▶ WHAT YOU WILL DO: Produce the lines from the one containing "family: Hyaenidae" through the end of the material exactly as they appear, both ends included, and leave the pictures out.

▶ EXERCISE MATERIALS:

--------------------------------

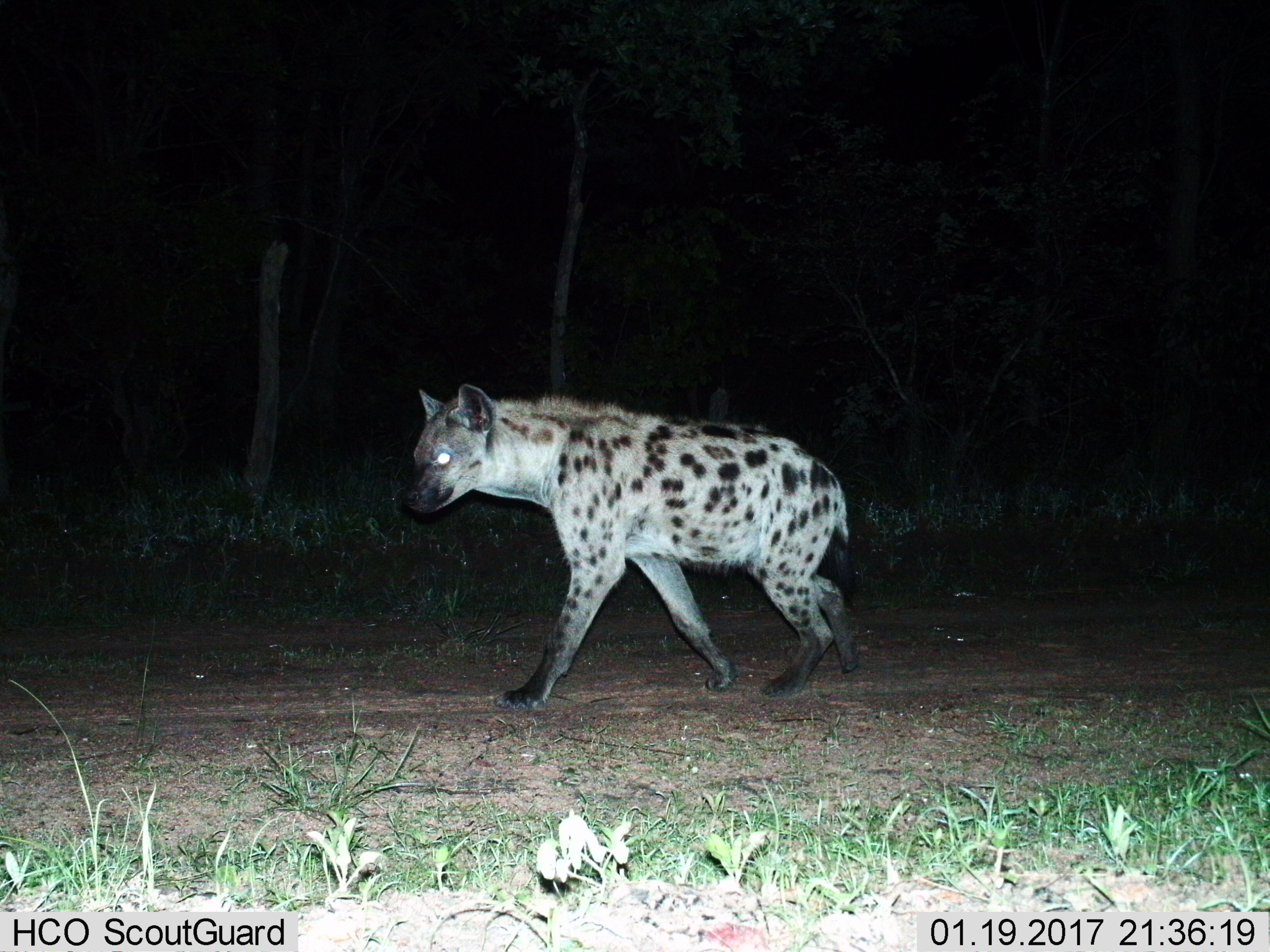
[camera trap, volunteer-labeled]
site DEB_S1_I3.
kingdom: Animalia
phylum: Chordata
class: Mammalia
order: Carnivora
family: Hyaenidae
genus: Crocuta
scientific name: Crocuta crocuta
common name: spotted hyena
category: hyenaspotted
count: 1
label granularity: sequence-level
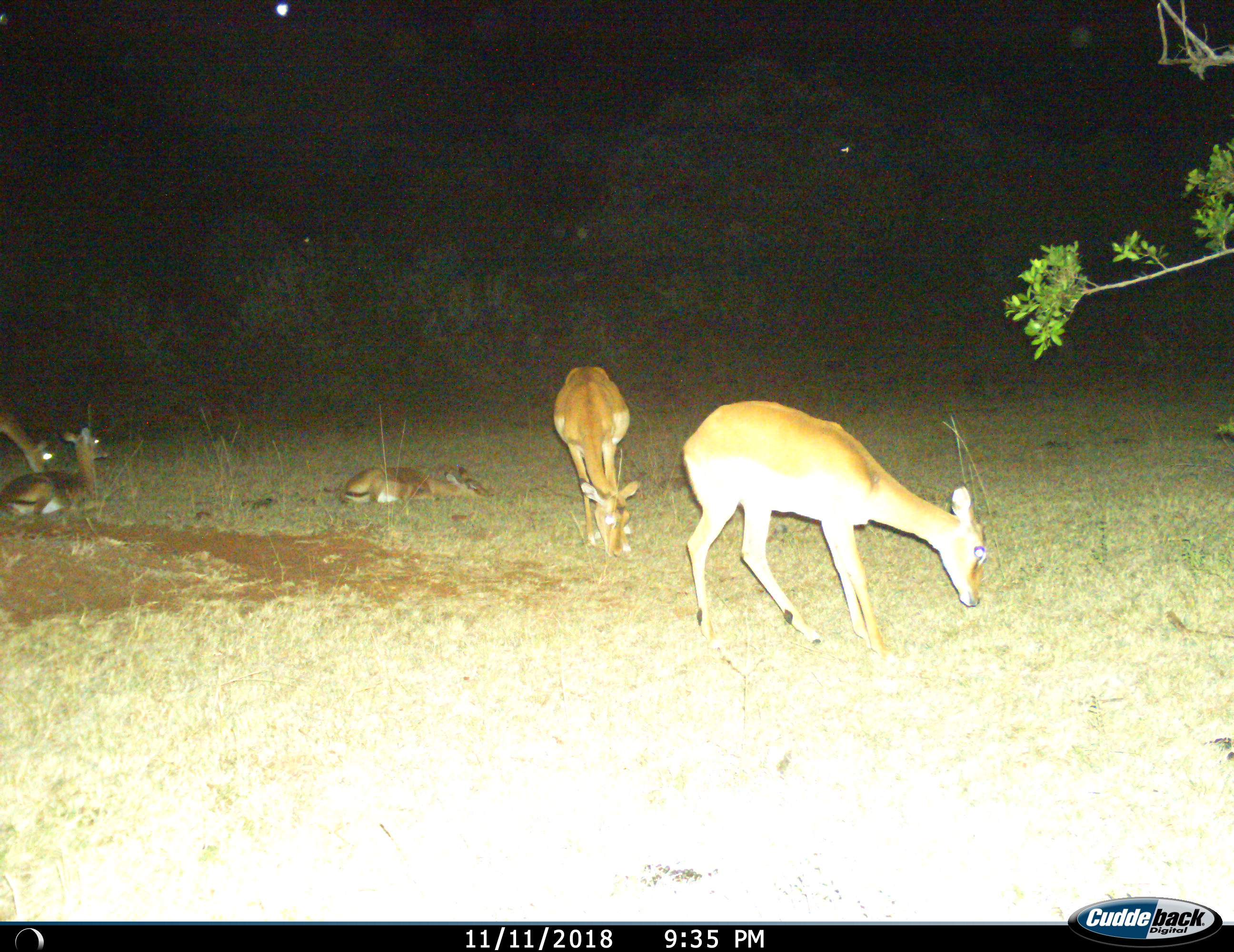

--------------------------------

▶ WRITTEN SOLUTION:
family: Hyaenidae
genus: Crocuta
scientific name: Crocuta crocuta
common name: spotted hyena
category: hyenaspotted
count: 1
label granularity: sequence-level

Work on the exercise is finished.